- EXERCISE REQUIREMENTS
Reproduce every entry exactly and leave its pictures out.

Extracted records
-*-
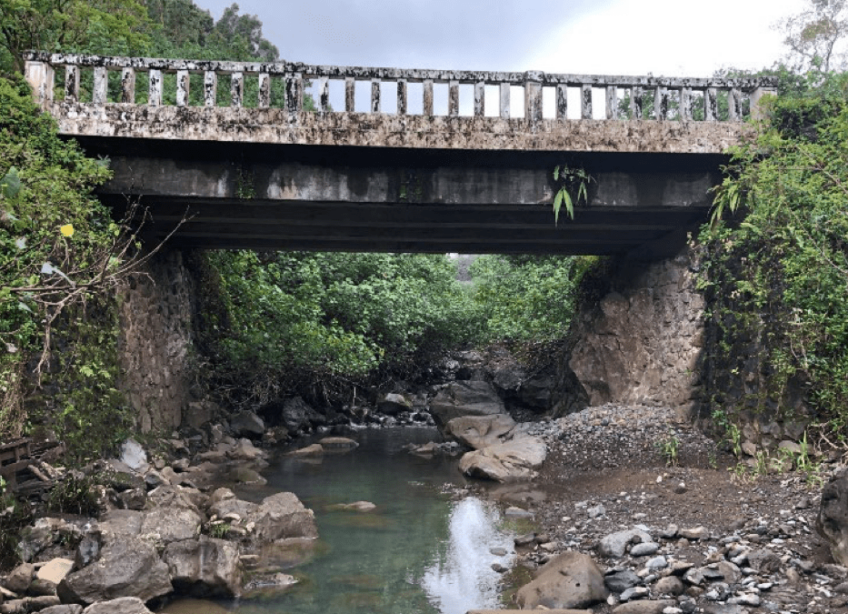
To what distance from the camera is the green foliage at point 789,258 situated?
31.3 ft

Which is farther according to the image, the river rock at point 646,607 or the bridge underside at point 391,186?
the bridge underside at point 391,186

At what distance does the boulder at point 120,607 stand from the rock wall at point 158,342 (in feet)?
19.9

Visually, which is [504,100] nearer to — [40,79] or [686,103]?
[686,103]

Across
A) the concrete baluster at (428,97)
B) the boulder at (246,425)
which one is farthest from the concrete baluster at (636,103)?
the boulder at (246,425)

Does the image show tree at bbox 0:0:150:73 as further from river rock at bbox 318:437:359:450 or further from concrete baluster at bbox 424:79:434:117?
river rock at bbox 318:437:359:450

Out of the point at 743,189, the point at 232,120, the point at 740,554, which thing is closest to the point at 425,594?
the point at 740,554

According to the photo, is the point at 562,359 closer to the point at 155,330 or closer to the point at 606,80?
the point at 606,80

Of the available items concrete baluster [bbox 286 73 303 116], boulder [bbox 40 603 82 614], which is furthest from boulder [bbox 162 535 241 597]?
concrete baluster [bbox 286 73 303 116]

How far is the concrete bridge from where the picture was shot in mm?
10859

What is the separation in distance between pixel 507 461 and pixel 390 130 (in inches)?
237

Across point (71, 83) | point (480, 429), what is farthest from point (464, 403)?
point (71, 83)

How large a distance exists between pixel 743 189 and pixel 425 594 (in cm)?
799

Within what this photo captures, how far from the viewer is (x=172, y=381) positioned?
1477 cm

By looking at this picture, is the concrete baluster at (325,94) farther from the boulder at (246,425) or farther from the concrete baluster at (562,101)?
the boulder at (246,425)
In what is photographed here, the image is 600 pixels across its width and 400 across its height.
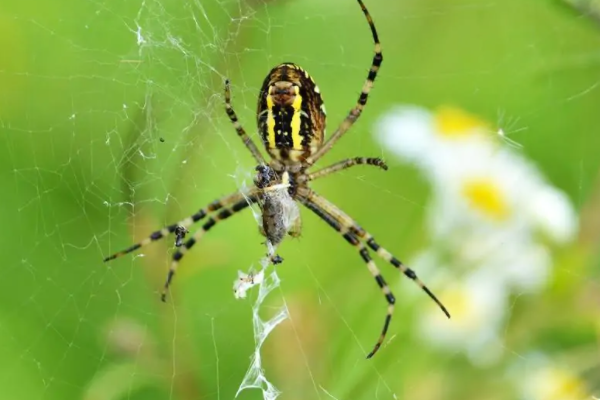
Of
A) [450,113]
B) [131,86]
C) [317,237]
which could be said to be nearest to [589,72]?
[450,113]

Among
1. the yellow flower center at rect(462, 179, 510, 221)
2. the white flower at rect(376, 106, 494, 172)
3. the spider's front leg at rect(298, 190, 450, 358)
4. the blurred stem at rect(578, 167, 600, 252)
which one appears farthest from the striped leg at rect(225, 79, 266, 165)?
the blurred stem at rect(578, 167, 600, 252)

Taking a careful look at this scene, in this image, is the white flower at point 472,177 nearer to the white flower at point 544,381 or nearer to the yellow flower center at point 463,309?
the yellow flower center at point 463,309

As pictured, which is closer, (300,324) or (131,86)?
(300,324)

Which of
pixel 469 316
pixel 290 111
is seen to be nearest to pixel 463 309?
pixel 469 316

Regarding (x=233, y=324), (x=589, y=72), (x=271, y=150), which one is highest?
(x=589, y=72)

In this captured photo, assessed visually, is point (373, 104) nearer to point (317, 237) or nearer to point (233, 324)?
point (317, 237)

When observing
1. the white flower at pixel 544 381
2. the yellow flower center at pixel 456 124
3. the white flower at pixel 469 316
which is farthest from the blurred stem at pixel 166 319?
the yellow flower center at pixel 456 124
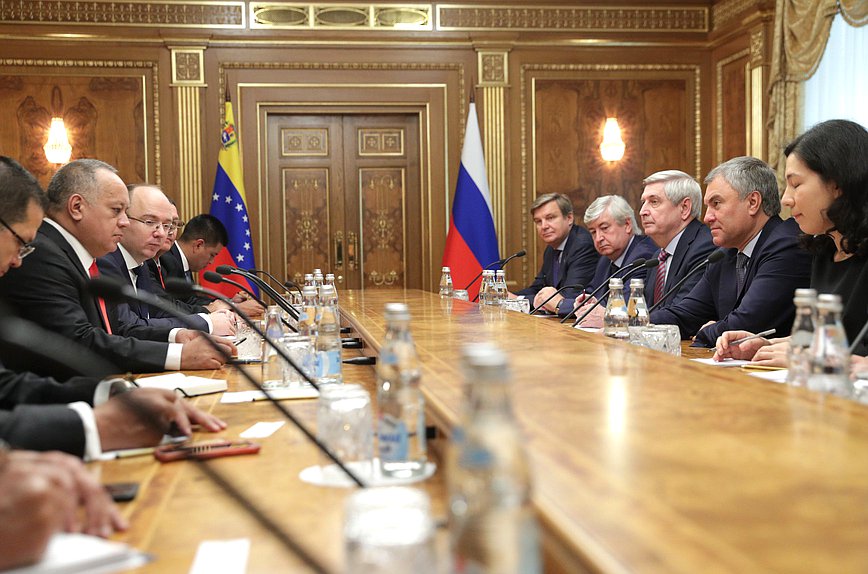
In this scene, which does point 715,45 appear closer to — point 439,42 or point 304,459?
point 439,42

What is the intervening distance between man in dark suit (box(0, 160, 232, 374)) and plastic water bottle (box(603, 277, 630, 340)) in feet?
3.84

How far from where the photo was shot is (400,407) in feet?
4.22

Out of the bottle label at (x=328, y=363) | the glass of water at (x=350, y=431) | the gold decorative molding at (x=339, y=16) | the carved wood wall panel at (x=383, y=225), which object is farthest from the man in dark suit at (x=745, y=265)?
the gold decorative molding at (x=339, y=16)

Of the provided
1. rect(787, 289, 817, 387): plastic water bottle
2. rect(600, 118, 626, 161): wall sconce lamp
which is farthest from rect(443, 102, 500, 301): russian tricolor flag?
rect(787, 289, 817, 387): plastic water bottle

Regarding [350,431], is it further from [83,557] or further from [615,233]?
[615,233]

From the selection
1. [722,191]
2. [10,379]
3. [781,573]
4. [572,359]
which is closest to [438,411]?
[572,359]

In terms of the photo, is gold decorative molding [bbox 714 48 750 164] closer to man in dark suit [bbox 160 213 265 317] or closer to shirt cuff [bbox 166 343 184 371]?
man in dark suit [bbox 160 213 265 317]

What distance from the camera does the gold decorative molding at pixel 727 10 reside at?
21.8 ft

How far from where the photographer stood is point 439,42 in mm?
7039

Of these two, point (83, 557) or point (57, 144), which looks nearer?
point (83, 557)

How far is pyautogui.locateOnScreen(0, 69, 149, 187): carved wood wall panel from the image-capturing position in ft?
21.9

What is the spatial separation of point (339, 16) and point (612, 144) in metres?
2.45

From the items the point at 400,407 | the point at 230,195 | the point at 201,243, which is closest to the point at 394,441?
the point at 400,407

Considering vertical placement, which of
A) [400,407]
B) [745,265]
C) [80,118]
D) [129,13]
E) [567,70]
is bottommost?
[400,407]
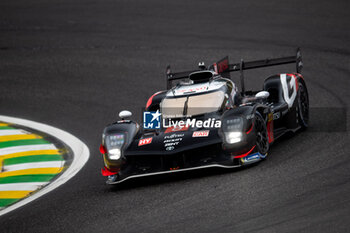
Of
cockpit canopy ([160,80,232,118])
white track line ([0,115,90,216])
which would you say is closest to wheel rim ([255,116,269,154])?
cockpit canopy ([160,80,232,118])

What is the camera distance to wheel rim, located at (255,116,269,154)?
9.76m

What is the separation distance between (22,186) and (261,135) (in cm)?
385

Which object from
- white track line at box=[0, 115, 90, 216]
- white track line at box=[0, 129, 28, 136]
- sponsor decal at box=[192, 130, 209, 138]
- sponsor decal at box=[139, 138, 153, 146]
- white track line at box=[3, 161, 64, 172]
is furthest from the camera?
white track line at box=[0, 129, 28, 136]

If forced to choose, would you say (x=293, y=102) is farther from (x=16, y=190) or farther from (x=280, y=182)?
(x=16, y=190)

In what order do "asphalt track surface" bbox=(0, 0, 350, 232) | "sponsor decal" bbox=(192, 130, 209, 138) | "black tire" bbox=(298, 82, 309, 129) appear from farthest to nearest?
"black tire" bbox=(298, 82, 309, 129), "sponsor decal" bbox=(192, 130, 209, 138), "asphalt track surface" bbox=(0, 0, 350, 232)

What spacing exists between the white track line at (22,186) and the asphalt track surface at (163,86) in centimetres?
56

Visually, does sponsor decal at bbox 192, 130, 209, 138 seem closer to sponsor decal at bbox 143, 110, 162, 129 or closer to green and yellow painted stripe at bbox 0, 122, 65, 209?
sponsor decal at bbox 143, 110, 162, 129

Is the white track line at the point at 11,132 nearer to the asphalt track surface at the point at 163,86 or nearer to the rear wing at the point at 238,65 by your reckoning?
the asphalt track surface at the point at 163,86

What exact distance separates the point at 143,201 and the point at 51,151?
161 inches

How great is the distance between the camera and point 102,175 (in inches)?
414

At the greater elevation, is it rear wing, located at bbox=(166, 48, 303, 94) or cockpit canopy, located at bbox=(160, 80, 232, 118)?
rear wing, located at bbox=(166, 48, 303, 94)

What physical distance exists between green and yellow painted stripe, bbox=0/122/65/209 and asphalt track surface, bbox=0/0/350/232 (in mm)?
607

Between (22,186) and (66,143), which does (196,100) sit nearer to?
(22,186)

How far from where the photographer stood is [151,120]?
1045 centimetres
-*-
- WRITTEN REPLY
To what distance from the camera is the green foliage at point 789,258 situated?
31.3 ft

Which is farther according to the image, the river rock at point 646,607 or the bridge underside at point 391,186?
the bridge underside at point 391,186

At what distance does the boulder at point 120,607 stand from the rock wall at point 158,342 (in feet)?
19.9

Visually, which is [504,100] nearer to — [40,79] or [686,103]?
[686,103]

Across
A) the concrete baluster at (428,97)
B) the boulder at (246,425)
which one is farthest from the concrete baluster at (636,103)?
the boulder at (246,425)

Does the image show tree at bbox 0:0:150:73 as further from river rock at bbox 318:437:359:450 or further from concrete baluster at bbox 424:79:434:117?
river rock at bbox 318:437:359:450

Out of the point at 743,189, the point at 232,120, the point at 740,554, which thing is closest to the point at 425,594?
the point at 740,554

According to the photo, is the point at 562,359 closer to the point at 155,330 or closer to the point at 606,80?
the point at 606,80

Of the available items concrete baluster [bbox 286 73 303 116], boulder [bbox 40 603 82 614], which is furthest from boulder [bbox 162 535 241 597]?
concrete baluster [bbox 286 73 303 116]

How far is the concrete bridge from where the picture was shot in mm?
10859

What is the separation in distance between pixel 507 461 and pixel 390 130 (in inches)?
237

Across point (71, 83) | point (480, 429), what is farthest from point (464, 403)?
point (71, 83)

How large a distance exists between pixel 743 189 and pixel 425 594 (in cm)?
799

Within what this photo captures, how far from the viewer is (x=172, y=381) positioned?
1477 cm

By looking at this picture, is the concrete baluster at (325,94) farther from the boulder at (246,425) or farther from the concrete baluster at (562,101)?
the boulder at (246,425)
In what is photographed here, the image is 600 pixels across its width and 400 across its height.
Of
A) [450,113]
B) [131,86]
C) [317,237]
which could be said to be nearest to [589,72]?
[450,113]

Among
1. the yellow flower center at rect(462, 179, 510, 221)
2. the white flower at rect(376, 106, 494, 172)
3. the spider's front leg at rect(298, 190, 450, 358)
4. the blurred stem at rect(578, 167, 600, 252)
which one appears farthest from the striped leg at rect(225, 79, 266, 165)?
the blurred stem at rect(578, 167, 600, 252)

Taking a careful look at this scene, in this image, is the white flower at point 472,177 nearer to the white flower at point 544,381 or nearer to the yellow flower center at point 463,309?
the yellow flower center at point 463,309

As pictured, which is closer, (300,324) or (131,86)?
(300,324)

Which of
pixel 469 316
pixel 290 111
is seen to be nearest to pixel 463 309?
pixel 469 316

Regarding (x=233, y=324), (x=589, y=72), (x=271, y=150), which one is highest?
(x=589, y=72)

In this captured photo, assessed visually, is point (373, 104) nearer to point (317, 237) or nearer to point (233, 324)?
point (317, 237)

When observing
1. the white flower at pixel 544 381
2. the yellow flower center at pixel 456 124
3. the white flower at pixel 469 316
which is farthest from the blurred stem at pixel 166 319?
the yellow flower center at pixel 456 124
In this scene, which does point 715,45 appear closer to — point 439,42 or point 304,459?
point 439,42

What is the intervening distance between man in dark suit (box(0, 160, 232, 374)) and plastic water bottle (box(603, 277, 630, 340)) in feet?
3.84

How far from where the photo was shot is (400,407) in feet?
4.22

Out of the bottle label at (x=328, y=363) | the glass of water at (x=350, y=431) | the gold decorative molding at (x=339, y=16) | the carved wood wall panel at (x=383, y=225), which object is farthest from the man in dark suit at (x=745, y=265)?
the gold decorative molding at (x=339, y=16)

Of the provided
1. rect(787, 289, 817, 387): plastic water bottle
2. rect(600, 118, 626, 161): wall sconce lamp
which is farthest from rect(443, 102, 500, 301): russian tricolor flag?
rect(787, 289, 817, 387): plastic water bottle

Regarding [350,431], is it further from [83,557] or further from [615,233]?
[615,233]

From the selection
1. [722,191]
2. [10,379]
3. [781,573]
4. [572,359]
which is closest to [438,411]?
[572,359]

In terms of the photo, is gold decorative molding [bbox 714 48 750 164] closer to man in dark suit [bbox 160 213 265 317] or closer to shirt cuff [bbox 166 343 184 371]?
man in dark suit [bbox 160 213 265 317]

What distance from the camera does the gold decorative molding at pixel 727 10 reside at?
21.8 ft

How far from where the photographer stood is point 439,42 in mm?
7039

Of these two, point (83, 557) or point (57, 144), which looks nearer?
point (83, 557)

How far is pyautogui.locateOnScreen(0, 69, 149, 187): carved wood wall panel from the image-capturing position in ft?
21.9

What is the spatial separation of point (339, 16) and point (612, 144) in metres?
2.45

From the items the point at 400,407 | the point at 230,195 | the point at 201,243, which is closest to the point at 394,441?
the point at 400,407

Considering vertical placement, which of
A) [400,407]
B) [745,265]
C) [80,118]
D) [129,13]
E) [567,70]
is bottommost?
[400,407]
Of
cockpit canopy ([160,80,232,118])
white track line ([0,115,90,216])
which would you say is closest to wheel rim ([255,116,269,154])?
cockpit canopy ([160,80,232,118])

What is the camera distance to wheel rim, located at (255,116,269,154)?
9.76m

What is the separation distance between (22,186) and (261,135) (in cm)?
385

Which object from
- white track line at box=[0, 115, 90, 216]
- white track line at box=[0, 129, 28, 136]
- sponsor decal at box=[192, 130, 209, 138]
- sponsor decal at box=[139, 138, 153, 146]
- white track line at box=[3, 161, 64, 172]
is furthest from the camera?
white track line at box=[0, 129, 28, 136]

If forced to choose, would you say (x=293, y=102) is farther from (x=16, y=190) or farther from (x=280, y=182)?
(x=16, y=190)

In what order do "asphalt track surface" bbox=(0, 0, 350, 232) | "sponsor decal" bbox=(192, 130, 209, 138) | "black tire" bbox=(298, 82, 309, 129) appear from farthest to nearest?
"black tire" bbox=(298, 82, 309, 129), "sponsor decal" bbox=(192, 130, 209, 138), "asphalt track surface" bbox=(0, 0, 350, 232)

What spacing exists between the white track line at (22,186) and the asphalt track surface at (163,86) in centimetres?
56

Visually, does sponsor decal at bbox 192, 130, 209, 138 seem closer to sponsor decal at bbox 143, 110, 162, 129 or closer to green and yellow painted stripe at bbox 0, 122, 65, 209?
sponsor decal at bbox 143, 110, 162, 129

Is the white track line at the point at 11,132 nearer to the asphalt track surface at the point at 163,86 or nearer to the rear wing at the point at 238,65 by your reckoning?
the asphalt track surface at the point at 163,86

What exact distance separates the point at 143,201 and the point at 51,151?
161 inches

How great is the distance between the camera and point 102,175 (in inches)?
414

At the greater elevation, is it rear wing, located at bbox=(166, 48, 303, 94) or cockpit canopy, located at bbox=(160, 80, 232, 118)?
rear wing, located at bbox=(166, 48, 303, 94)

What physical distance exists between green and yellow painted stripe, bbox=0/122/65/209 and asphalt track surface, bbox=0/0/350/232 (in mm)?
607

Between (22,186) and (66,143), which does (196,100) sit nearer to?
(22,186)

How far from where the photographer stood is [151,120]?
1045 centimetres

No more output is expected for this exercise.